Tertiary structure of PF0027 protein. (A) Stereo view of superposition of final 20 structures obtained by NMR structure determination. (B) Ribbon diagram. (Blue) The terminal lobe; (red) the transit lobe. (C) Schematic diagram of secondary structure topology. (Arrows) Secondary structure elements (β-strands) and cylinders (α-helices).

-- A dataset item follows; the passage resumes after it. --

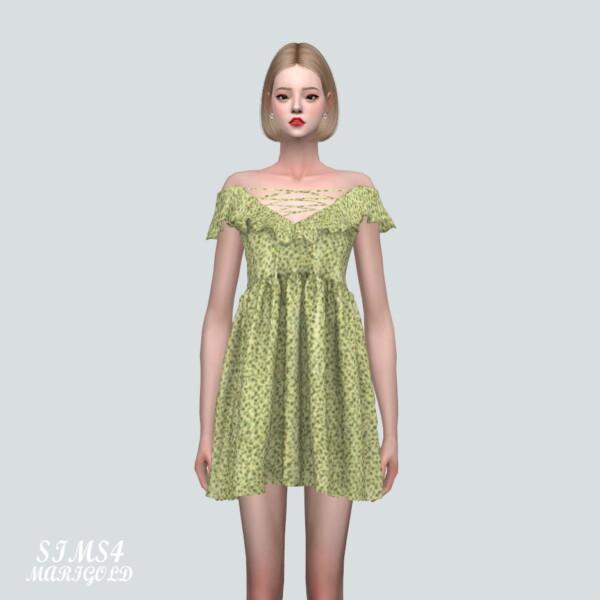 SIMS4 Marigold: WWW Off Shoulder Frill Mini Dress WWW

The solution structure of the PF0027 protein included four α-helices and nine β-strands, and was characterized by two lobes with similar architecture (Fig. 6B,C). Following the previously established nomenclature, the lobe containing the N- and C-terminal regions was referred to as the terminal lobe (blue in Fig. 6), whereas the other lobe was referred to as the transit lobe (red in Fig. 6). The terminal lobe consisted of an antiparallel β-sheet (β 1, 3, 8, and 9) and two α-helices (α 2 and 3), and the transit lobe also consisted of an antiparallel β-sheet (β 2, 4, 5, 6, and 7) and two α-helices (α 1 and 4). The antiparallel β-sheets came together to form a β-barrel. A putative active site that included the two HXTX motifs existed in a cavity at the center of the β-barrel. Moreover, there were four helices on the outside of each lobe. The relationship between the secondary structure elements and the sequence is shown in Supplemental Figure 2.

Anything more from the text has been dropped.